“A good tool improves the way you work. A great tool improves the way you think” Jeff Duntemann
In my previous blog, I described characteristics of various data processing pipelines regardless of use case, persona, context, or data size. To support these use cases or personas, the right design tools are essential to creating data processing pipelines using Lego-like blocks and an easy-to-use interface to build a pipeline using those blocks.
From our extensive experience, here are key capabilities that proved that make data processing pipelines successful. Understanding these key capabilities makes it easier to choose the right tools to support your use case.
1.Easy to learn and build: As mentioned in my Top 10 Principles of an Intelligent Data Platform blog, data platform interfaces must be design-led and code-less. The data platform must supply Lego-like building blocks for building data processing pipelines in minutes without requiring complex programming frameworks.
2. Metadata driven: At pipeline design time, you want to explore your data sources, understand datasets, and see where else those data sources are used. Are those data sources authoritative, and/or possess other metrics-driven attributes that establish their viability? To answer these questions, you need excellent metadata. For instance, tooling integrated with an intelligent data catalog allows you to do all this very easily.
3. Comprehensive: A design tool must provide a way to create all types of data processing pipelines including integration, quality, security, B2B, and so on. Tools must support all data types and provide a contextual interface for both batch and streaming. For example, tooling for hierarchical data types must understand and provide interfaces for structures, arrays, and dictionaries. They must also provide an interface for flattening and creating hierarchies.
4. Reusability: Once you build a pipeline, wouldn’t it be great to reuse that logic easily wherever you need it? Yes, of course. Tooling must support capabilities that enable reuse of logic, like parameterization, mapplets, and dynamic mappings.
5. Designed to support both self-service and IT-driven use: A design tool must support a spreadsheet-like self-service interface for business users. A design tool must capture the operations a business user performs on data and translate those operations into a data processing pipeline that IT can operationalize.
6. Intelligent: Even visual and easy-to-use tools can become cumbersome for repetitive tasks like choosing next transformation in the pipeline. A tool must learn to predict such next steps and recommend them to the designer.
7. Easy to test and debug: Once you’re done with development, you will need to test your logic. How do you test?
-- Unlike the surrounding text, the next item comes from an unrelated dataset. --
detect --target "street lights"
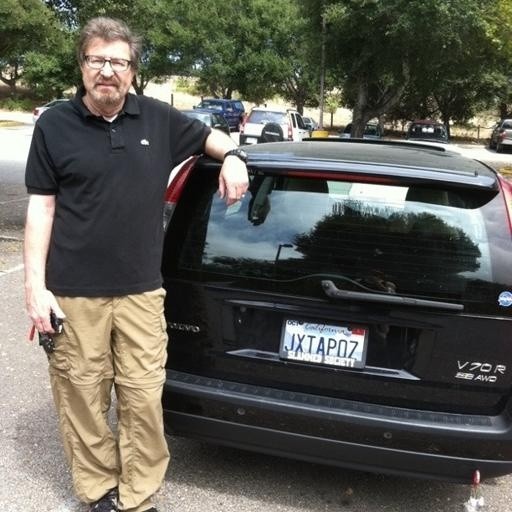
[276,242,295,262]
The design tool must provide a way to interact with your test environment and validate results without interfering with your production environment.
How do you debug a data pipeline if you don’t get the expected results? Design tools must provide a good debugging environment, for example, the ability to preview data at any point in the pipeline.
8. Easy to deploy: When you are done with development and testing, how do you deploy? Design tools must provide a way to package up all required logic and deploy fully or incrementally to the target environment.
9. Well-abstracted: Data processing languages and frameworks evolve very fast. The data pipeline you create must be able to abstract and leverage the most performant framework without requiring you to completely rewrite your data processing pipeline logic.
10. DevOps support: The design tool must provide out-of-the-box functionality or APIs for easy integration into your DevOps infrastructure. It must integrate with source code control systems, artifact repositories, and monitoring tools.
11. Cloud-based or hybrid hosting of the tool: Are you ready to host the design environment on-premises? Does the tool provide a fully cloud-based design environment? Cloud-based SaaS design environments can significantly cut down operational overhead for you.
When you’re evaluating data platforms to support your data-driven initiative, I highly recommend you take the time to understand design tools to support data processing pipelines. As the opening quote suggests, good tools improve the way you work and think.
Now that we’ve focused on design tools and data processing pipelines, in the next blog I will discuss data pipeline execution engines.